Prevale lo scetticismo sulle decisioni che potranno essere assunte nella due giorni preparata dal presidente brasiliano Luiz Inácio Lula da Silva, sebbene i partecipanti arrivino con un’agenda particolarmente ricca siglata all’Onu lo scorso 25 settembre dai ministri degli Esteri in preparazione dell’incontro dei capi di Stato e di governo, l’analisi di Andrea Lavazza su Avvenire. “Call to Action on Global Governance Reform” per la riforma e la modernizzazione dei principali organismi internazionali, a partire dall’Onu e dall’Organizzazione Mondiale del Commercio. E la revisione delle quote di prestito al Fondo Monetario Internazionale, di fare passi avanti nel dibattito sul debito estero dei Paesi a basso reddito e sulla tassazione dei grandi patrimoni.

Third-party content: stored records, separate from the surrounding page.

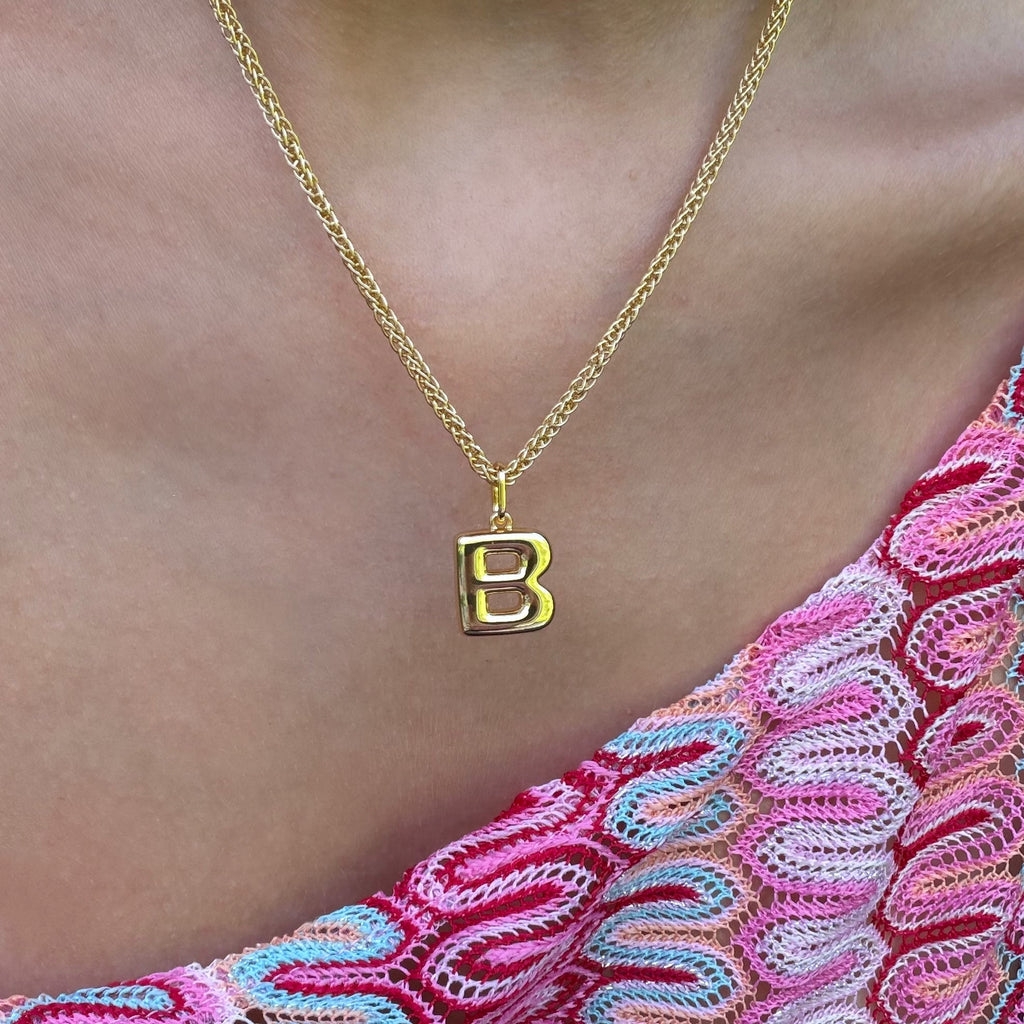 Evry Jewels I Heart Me Necklace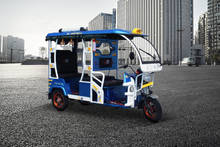 Ele 1000 i E-Rickshaw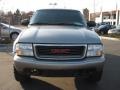 2002 Pewter Metallic GMC Sonoma SLS Extended Cab 4x4  photo #6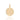 GOLD SAINT BENEDICT’S CROSS PENDANT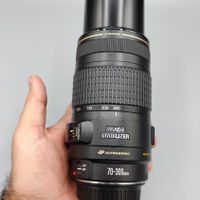 canon 70-300mm ultrasonic|دوربین عکاسی و فیلم‌برداری|تهران, بهار|دیوار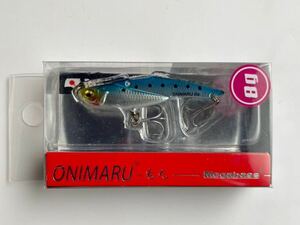 メガバス　鬼丸 8g ONIMARU 8g G IWASHI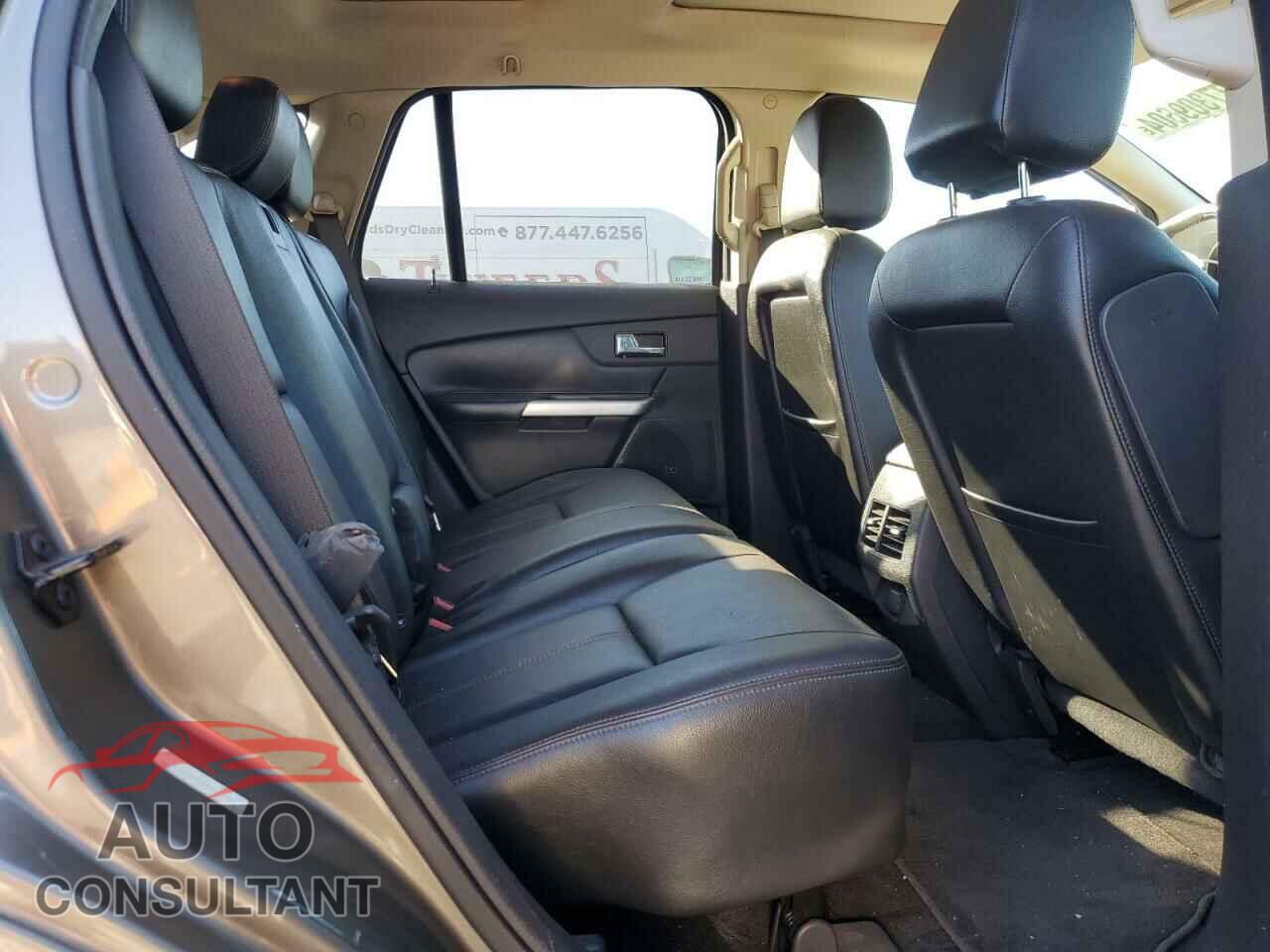 FORD EDGE 2012 - 2FMDK4KC8CBA65719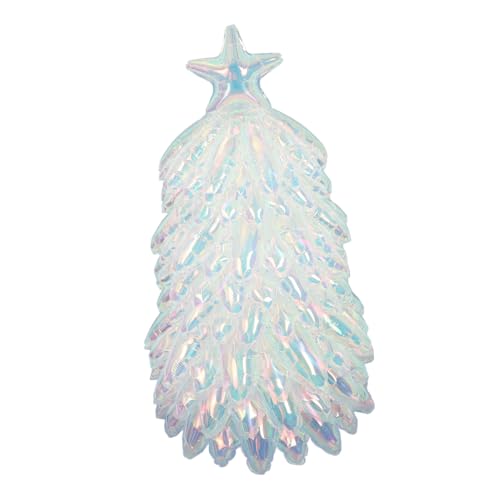 VICASKY Aufblasbarer Weihnachtsbaum Deko Luftballons Weihnachtsbaum Ballon Urlaubsdekorationen Im Freien Aufblasbarer Baum Aluminiumfolie VICASKY Aufblasbarer Weihnachtsbaum Deko Luftballons Weihnachtsbaum Ballon Urlaubsdekorationen Im Freien Aufblasbarer Baum Aluminiumfolie von VICASKY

«Lavoriamo insieme perché le istituzioni multilaterali sono screditate. La nostra capacità di risposta è ostacolata dalla mancanza di rappresentanza nelle organizzazioni internazionali. Il Sud globale deve essere incluso pienamente nei principali forum decisionali», ha detto Lula, presidente di turno del G20, che rappresenta i due terzi del commercio e della popolazione mondiale e l’80% del Pil globale. In particolare, si vorrebbe rafforzare il ruolo dell’Assemblea generale delle Nazioni Unite, per riequilibrare i poteri rispetto al Consiglio di Sicurezza, di cui si mira ad ampliare la composizione. Ma la misura che più ha fatto discutere, è quella del prelievo sui super-ricchi.

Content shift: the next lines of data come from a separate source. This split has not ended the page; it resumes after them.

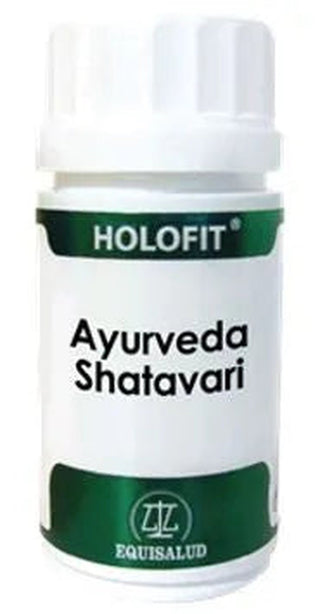 Equisalud Ayurveda Shatavari 50 Capsule — Integratore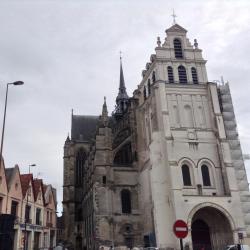 Basilique Saint-Quentin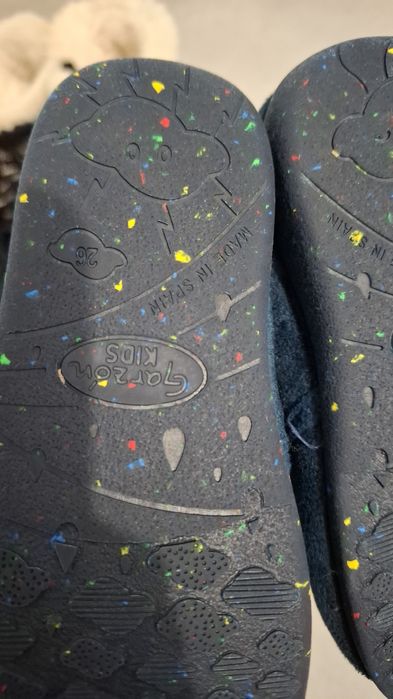 Papuci de  casă cu scai 26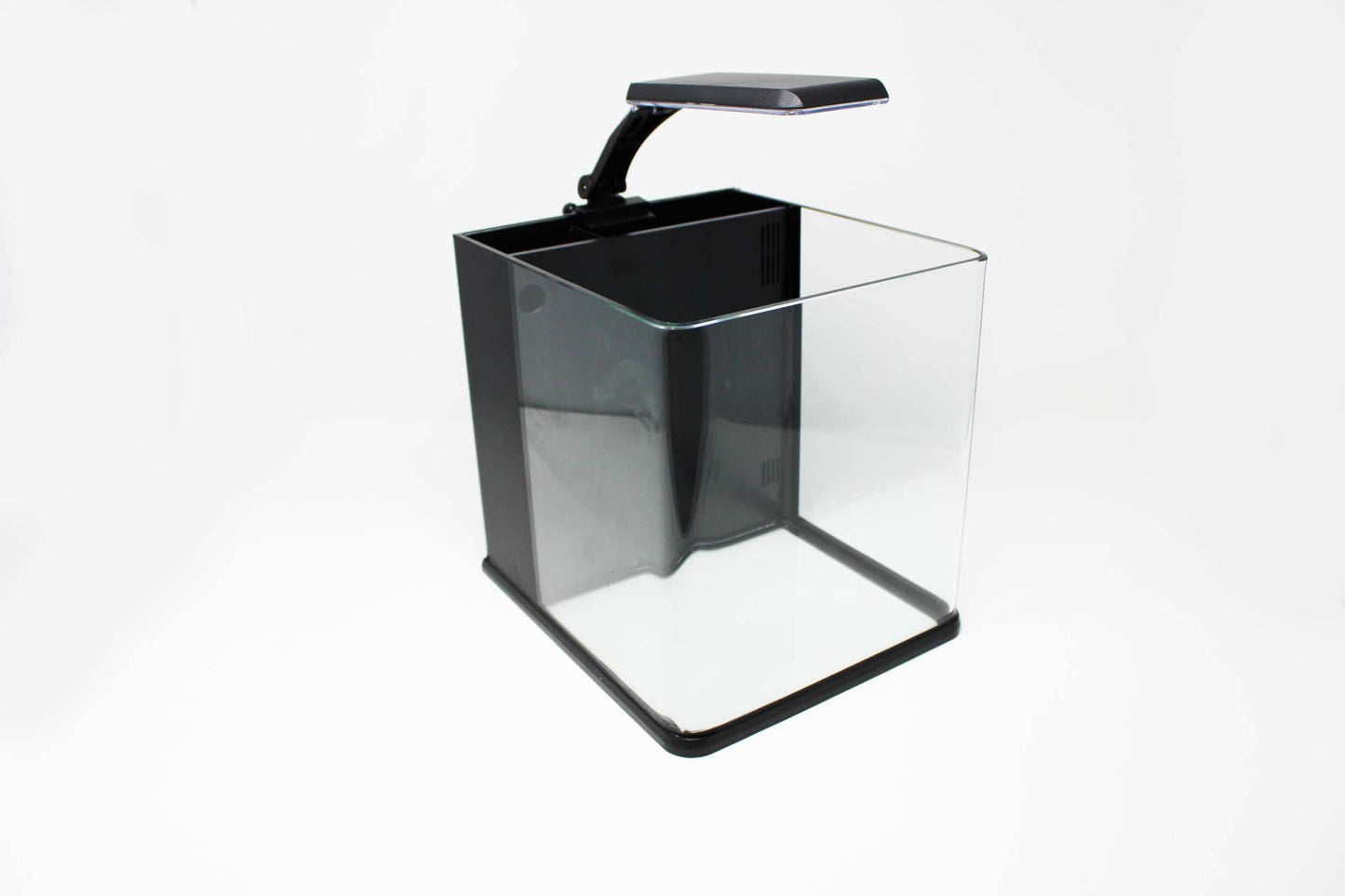 Nano Cube Glass Aquarium 3-5 Gal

Secondo le stime di Zucman, lo 0,01% della popolazione con maggiore ricchezza paga un’aliquota fiscale effettiva di appena lo 0,3%. In questo modo si potrebbero raccogliere fino a circa 240 miliardi di euro l’anno da quasi 2.800 miliardari. Fondi da impiegare per interventi contro fame, povertà e cambiamento climatico. Proprio dalla Cop 29 di Baku arriva l’allarme sul deterioramento ambientale che, però, difficilmente verrà ascoltato. Mentre la tassazione sui patrimoni promossa da Brasile e Francia è fortemente contrastata da Stati Uniti e Germania, e l’ombra della prossima Amministrazione Trump ostile a drastiche limitazioni per i combustibili fossili.
Il sentimento dominante è quello dell’attesa per le decisioni diplomatiche (sulle guerre in Ucraina e Medio Oriente) ed economiche (la possibile svolta protezionistica contro Cina ed Europa) degli Stati Uniti, che metterebbero in stallo i progetti di riforma degli organismi internazionali e, per la conseguente politica isolazionista Usa, aumenterebbero le turbolenze globali. D’altra parte, Trump si dipinge come pacificatore capace di instaurare dialoghi privilegiati, compreso Vladimir Putin. Questa incertezza dominerà il vertice, con tentativi di riposizionamento in previsione degli sviluppi su diversi scenari internazionali.
Ne esce un quadro frammentato, specchio di un disordine che non solo alimenta conflitti ma dimentica pure le urgenze dello sviluppo che ancora manca in tanti Paesi e del Pianeta che, dagli incendi in Canada all’alluvione di Valencia, lancia allarmanti segnali sempre più frequenti.